▶ **INSTRUCTIONS FOR THE TASK**
Leave out the pictures, and quote exactly the lines running from the one with "From where the camera" through the last line of the entries below.

───── SUPPLIED MATERIAL

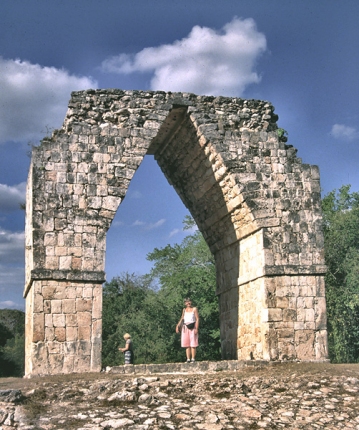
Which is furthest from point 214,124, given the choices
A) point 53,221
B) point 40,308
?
point 40,308

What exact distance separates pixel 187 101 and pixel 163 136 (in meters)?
1.31

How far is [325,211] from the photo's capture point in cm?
2159

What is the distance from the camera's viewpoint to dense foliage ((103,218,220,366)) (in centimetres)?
1961

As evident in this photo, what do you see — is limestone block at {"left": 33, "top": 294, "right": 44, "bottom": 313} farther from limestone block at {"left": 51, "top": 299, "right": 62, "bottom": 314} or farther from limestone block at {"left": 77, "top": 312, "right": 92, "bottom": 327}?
limestone block at {"left": 77, "top": 312, "right": 92, "bottom": 327}

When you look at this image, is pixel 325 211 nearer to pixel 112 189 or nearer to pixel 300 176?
pixel 300 176

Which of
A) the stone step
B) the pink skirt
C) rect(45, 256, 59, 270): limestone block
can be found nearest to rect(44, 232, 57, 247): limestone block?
rect(45, 256, 59, 270): limestone block

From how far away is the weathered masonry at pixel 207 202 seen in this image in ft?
30.6

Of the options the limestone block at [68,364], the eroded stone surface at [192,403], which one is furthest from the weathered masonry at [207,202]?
the eroded stone surface at [192,403]

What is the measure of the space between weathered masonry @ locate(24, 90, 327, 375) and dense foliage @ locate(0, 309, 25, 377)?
1468 centimetres

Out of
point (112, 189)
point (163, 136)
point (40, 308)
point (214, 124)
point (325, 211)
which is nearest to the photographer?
point (40, 308)

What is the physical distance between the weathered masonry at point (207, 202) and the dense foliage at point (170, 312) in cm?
775

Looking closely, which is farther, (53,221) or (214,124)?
(214,124)

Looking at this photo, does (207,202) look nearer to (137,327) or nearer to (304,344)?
(304,344)

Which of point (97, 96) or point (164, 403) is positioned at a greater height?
point (97, 96)
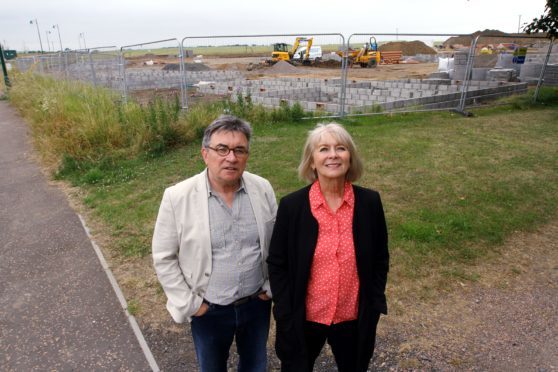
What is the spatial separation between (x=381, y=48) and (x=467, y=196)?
5789 cm

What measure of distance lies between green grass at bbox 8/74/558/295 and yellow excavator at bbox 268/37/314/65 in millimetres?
28970

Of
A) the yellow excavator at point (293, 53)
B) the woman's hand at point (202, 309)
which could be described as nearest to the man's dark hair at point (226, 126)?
the woman's hand at point (202, 309)

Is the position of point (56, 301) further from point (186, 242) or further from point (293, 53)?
point (293, 53)

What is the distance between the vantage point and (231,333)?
231 centimetres

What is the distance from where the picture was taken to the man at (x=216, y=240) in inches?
83.7

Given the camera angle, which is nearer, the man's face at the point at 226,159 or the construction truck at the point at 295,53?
the man's face at the point at 226,159

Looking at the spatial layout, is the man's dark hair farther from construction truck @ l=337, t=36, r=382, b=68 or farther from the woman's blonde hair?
construction truck @ l=337, t=36, r=382, b=68

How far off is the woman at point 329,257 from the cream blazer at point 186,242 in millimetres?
204

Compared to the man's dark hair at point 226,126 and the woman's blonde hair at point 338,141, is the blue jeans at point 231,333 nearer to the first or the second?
the woman's blonde hair at point 338,141

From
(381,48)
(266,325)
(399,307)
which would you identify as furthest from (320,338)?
(381,48)

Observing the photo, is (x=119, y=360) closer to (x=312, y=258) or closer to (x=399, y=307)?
(x=312, y=258)

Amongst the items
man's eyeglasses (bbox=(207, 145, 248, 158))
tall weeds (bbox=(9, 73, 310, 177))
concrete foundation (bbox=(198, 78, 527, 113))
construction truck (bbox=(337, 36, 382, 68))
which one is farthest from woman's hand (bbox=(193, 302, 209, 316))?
construction truck (bbox=(337, 36, 382, 68))

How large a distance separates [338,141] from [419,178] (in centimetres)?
468

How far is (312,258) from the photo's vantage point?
2094 millimetres
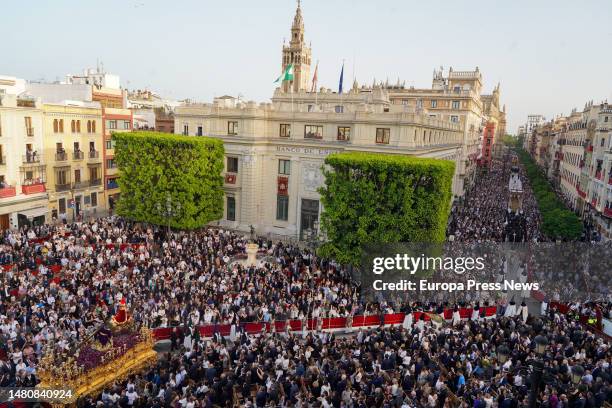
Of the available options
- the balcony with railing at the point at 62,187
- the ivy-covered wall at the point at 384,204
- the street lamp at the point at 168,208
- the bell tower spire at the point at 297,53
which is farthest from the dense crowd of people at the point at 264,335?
the bell tower spire at the point at 297,53

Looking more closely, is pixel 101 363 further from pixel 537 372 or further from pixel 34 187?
pixel 34 187

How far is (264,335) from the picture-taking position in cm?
1953

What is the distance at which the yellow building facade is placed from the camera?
41062 millimetres

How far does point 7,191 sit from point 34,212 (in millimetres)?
3500

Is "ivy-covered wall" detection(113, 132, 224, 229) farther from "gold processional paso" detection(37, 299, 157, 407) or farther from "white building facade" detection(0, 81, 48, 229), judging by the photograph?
"gold processional paso" detection(37, 299, 157, 407)

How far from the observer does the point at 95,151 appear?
151 feet

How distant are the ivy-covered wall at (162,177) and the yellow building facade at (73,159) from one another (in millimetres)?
8453

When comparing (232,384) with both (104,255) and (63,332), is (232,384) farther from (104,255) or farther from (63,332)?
(104,255)

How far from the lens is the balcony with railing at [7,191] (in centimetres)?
3544

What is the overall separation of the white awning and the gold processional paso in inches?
1025

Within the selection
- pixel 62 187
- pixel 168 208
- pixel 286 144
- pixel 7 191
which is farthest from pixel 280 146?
pixel 7 191

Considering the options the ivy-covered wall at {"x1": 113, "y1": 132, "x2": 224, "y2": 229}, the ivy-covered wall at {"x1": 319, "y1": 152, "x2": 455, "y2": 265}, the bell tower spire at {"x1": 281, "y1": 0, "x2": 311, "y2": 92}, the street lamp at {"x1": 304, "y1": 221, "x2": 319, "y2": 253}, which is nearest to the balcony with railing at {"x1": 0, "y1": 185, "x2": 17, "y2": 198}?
the ivy-covered wall at {"x1": 113, "y1": 132, "x2": 224, "y2": 229}

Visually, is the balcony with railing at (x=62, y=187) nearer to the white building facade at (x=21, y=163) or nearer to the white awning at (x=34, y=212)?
the white building facade at (x=21, y=163)

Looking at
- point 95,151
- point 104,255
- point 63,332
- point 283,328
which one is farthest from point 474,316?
point 95,151
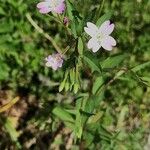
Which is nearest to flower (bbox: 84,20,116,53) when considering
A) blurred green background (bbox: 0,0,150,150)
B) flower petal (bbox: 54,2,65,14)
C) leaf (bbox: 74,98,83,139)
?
flower petal (bbox: 54,2,65,14)

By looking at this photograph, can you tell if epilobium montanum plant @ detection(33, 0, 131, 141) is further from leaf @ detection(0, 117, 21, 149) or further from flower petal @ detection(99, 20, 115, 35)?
leaf @ detection(0, 117, 21, 149)

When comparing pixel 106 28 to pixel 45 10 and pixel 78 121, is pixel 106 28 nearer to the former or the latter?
pixel 45 10

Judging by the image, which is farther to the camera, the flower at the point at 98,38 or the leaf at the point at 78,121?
the leaf at the point at 78,121

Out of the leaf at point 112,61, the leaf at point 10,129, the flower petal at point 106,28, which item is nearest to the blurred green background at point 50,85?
the leaf at point 10,129

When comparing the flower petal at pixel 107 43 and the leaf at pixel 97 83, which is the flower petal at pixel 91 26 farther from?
the leaf at pixel 97 83

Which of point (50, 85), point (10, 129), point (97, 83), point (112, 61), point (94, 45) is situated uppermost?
point (94, 45)

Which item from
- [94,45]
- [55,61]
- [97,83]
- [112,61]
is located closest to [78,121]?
[97,83]
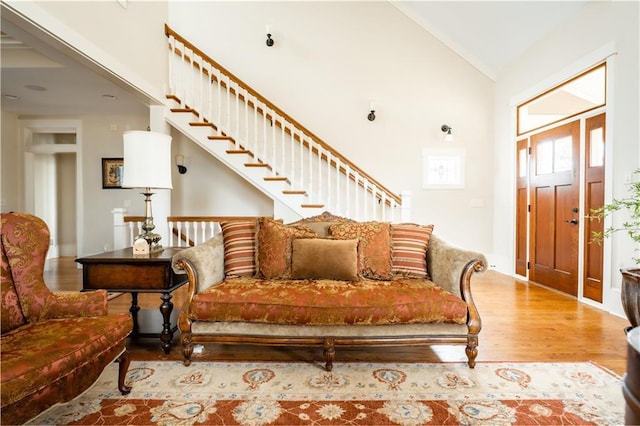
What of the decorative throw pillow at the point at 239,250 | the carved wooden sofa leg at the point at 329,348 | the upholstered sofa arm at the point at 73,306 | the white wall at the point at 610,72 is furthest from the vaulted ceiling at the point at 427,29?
the carved wooden sofa leg at the point at 329,348

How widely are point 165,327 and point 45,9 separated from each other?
2.56 meters

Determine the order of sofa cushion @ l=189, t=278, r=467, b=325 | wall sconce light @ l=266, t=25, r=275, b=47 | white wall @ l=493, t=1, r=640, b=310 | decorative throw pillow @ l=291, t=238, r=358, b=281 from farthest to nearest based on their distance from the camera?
1. wall sconce light @ l=266, t=25, r=275, b=47
2. white wall @ l=493, t=1, r=640, b=310
3. decorative throw pillow @ l=291, t=238, r=358, b=281
4. sofa cushion @ l=189, t=278, r=467, b=325

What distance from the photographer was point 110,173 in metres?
5.39

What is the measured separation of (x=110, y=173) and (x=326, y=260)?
16.4 ft

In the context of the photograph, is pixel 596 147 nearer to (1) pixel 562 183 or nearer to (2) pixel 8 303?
(1) pixel 562 183

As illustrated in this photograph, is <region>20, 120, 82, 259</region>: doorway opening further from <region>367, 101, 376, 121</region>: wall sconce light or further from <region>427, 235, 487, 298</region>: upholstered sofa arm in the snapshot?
<region>427, 235, 487, 298</region>: upholstered sofa arm

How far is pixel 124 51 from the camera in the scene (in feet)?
10.8

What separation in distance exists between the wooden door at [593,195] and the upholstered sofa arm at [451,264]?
79.0 inches

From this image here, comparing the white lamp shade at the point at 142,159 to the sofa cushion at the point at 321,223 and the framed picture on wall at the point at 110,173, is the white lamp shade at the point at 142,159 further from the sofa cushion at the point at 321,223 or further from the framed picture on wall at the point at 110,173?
the framed picture on wall at the point at 110,173

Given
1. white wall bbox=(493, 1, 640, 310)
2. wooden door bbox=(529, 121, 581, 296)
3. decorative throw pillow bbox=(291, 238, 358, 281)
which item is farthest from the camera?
wooden door bbox=(529, 121, 581, 296)

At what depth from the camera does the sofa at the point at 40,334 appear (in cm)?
112

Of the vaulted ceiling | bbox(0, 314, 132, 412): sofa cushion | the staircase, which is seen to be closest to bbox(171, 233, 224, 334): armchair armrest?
bbox(0, 314, 132, 412): sofa cushion

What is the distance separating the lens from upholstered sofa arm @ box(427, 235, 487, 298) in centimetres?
193

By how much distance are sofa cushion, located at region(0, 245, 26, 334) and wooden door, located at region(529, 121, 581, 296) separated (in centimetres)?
472
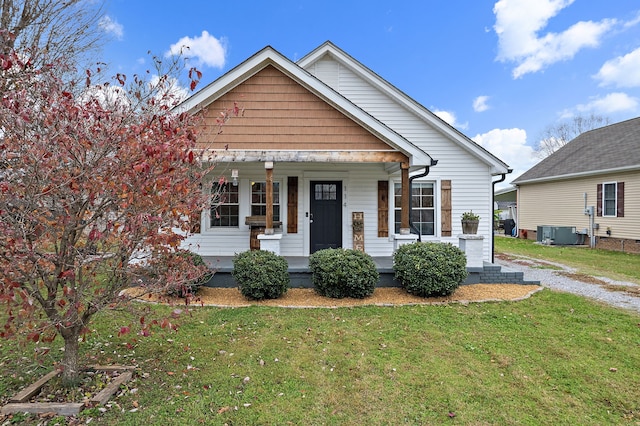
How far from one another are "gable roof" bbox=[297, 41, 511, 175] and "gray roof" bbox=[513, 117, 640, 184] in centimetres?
800

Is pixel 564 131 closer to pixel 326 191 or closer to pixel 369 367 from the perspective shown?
pixel 326 191

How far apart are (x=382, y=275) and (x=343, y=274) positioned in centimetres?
134

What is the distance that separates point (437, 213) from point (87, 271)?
27.7ft

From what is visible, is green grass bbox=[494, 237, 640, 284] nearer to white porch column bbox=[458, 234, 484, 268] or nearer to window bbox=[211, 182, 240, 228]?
white porch column bbox=[458, 234, 484, 268]

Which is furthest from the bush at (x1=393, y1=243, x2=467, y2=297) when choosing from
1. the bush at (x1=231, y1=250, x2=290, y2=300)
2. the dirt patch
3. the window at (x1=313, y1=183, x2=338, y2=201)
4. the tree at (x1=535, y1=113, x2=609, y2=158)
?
the tree at (x1=535, y1=113, x2=609, y2=158)

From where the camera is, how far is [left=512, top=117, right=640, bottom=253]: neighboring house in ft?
44.9

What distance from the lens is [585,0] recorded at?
43.0 feet

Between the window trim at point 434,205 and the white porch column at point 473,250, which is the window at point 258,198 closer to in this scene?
the window trim at point 434,205

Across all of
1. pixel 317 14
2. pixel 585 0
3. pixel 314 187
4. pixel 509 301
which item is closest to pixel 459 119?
pixel 585 0

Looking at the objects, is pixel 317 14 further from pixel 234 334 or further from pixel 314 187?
pixel 234 334

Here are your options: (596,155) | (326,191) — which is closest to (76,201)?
(326,191)

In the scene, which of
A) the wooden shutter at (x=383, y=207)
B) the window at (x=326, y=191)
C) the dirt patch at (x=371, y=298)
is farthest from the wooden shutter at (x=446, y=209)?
the window at (x=326, y=191)

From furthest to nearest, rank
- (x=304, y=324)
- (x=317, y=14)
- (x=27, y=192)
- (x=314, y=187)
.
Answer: (x=317, y=14) < (x=314, y=187) < (x=304, y=324) < (x=27, y=192)

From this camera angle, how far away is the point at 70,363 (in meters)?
3.22
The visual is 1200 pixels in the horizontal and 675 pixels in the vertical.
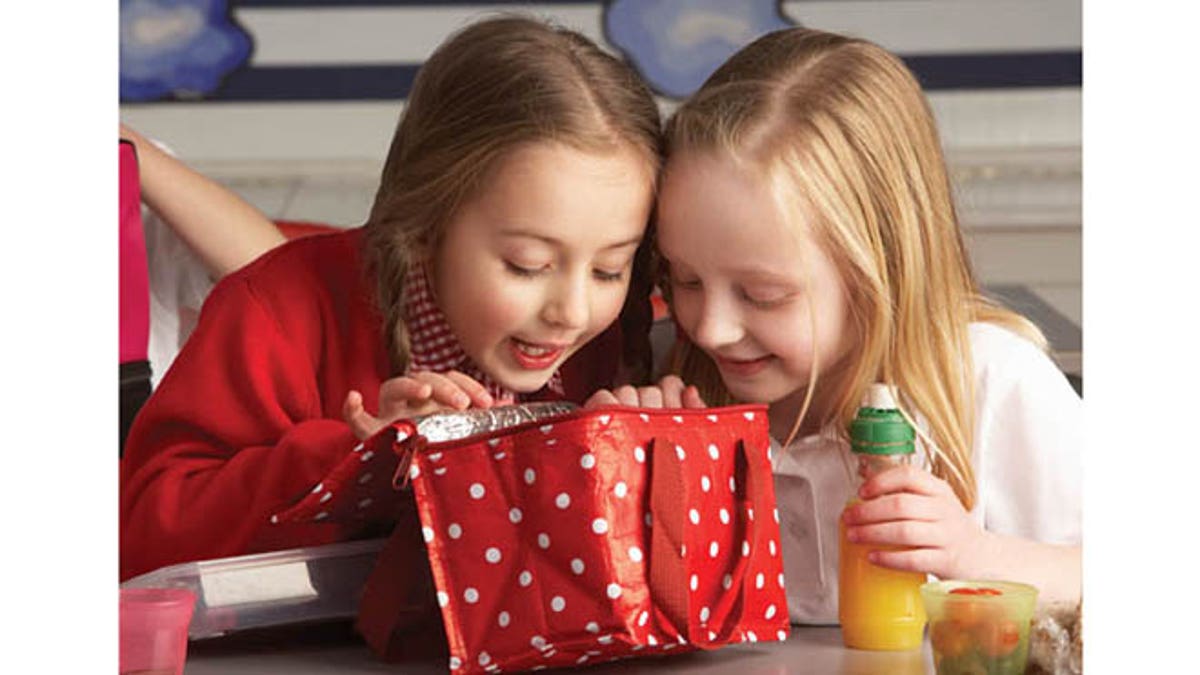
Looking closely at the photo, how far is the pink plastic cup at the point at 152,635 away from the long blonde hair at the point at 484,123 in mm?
462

──────────

▶ **RESULT**
From where the camera is, how far is [left=512, top=117, right=640, bottom=253]: neighboring house in ft?
44.9

What distance from the lens is [585,0] recorded at?
43.0 feet

Between the window trim at point 434,205 and the white porch column at point 473,250, which is the window at point 258,198 closer to in this scene?
the window trim at point 434,205

Across all of
1. pixel 317 14
2. pixel 585 0
3. pixel 314 187
4. pixel 509 301
which item is closest to pixel 459 119?
pixel 585 0

Looking at the objects, is pixel 317 14 further from pixel 234 334 or further from pixel 314 187?
pixel 234 334

Here are your options: (596,155) | (326,191) — which is closest to (76,201)?
(326,191)

In the scene, which of
A) the wooden shutter at (x=383, y=207)
B) the window at (x=326, y=191)
C) the dirt patch at (x=371, y=298)
is farthest from the wooden shutter at (x=446, y=209)?
the window at (x=326, y=191)

From furthest to nearest, rank
- (x=304, y=324)
- (x=317, y=14)
- (x=27, y=192)
- (x=314, y=187)
.
Answer: (x=317, y=14) < (x=314, y=187) < (x=304, y=324) < (x=27, y=192)

From this camera angle, how far away is the point at 70,363 (in meters)?
3.22
The visual is 1200 pixels in the horizontal and 675 pixels in the vertical.
Looking closely at the photo, how far is the pink plastic cup at the point at 152,635 away from the long blonde hair at the point at 484,123 in mm?
462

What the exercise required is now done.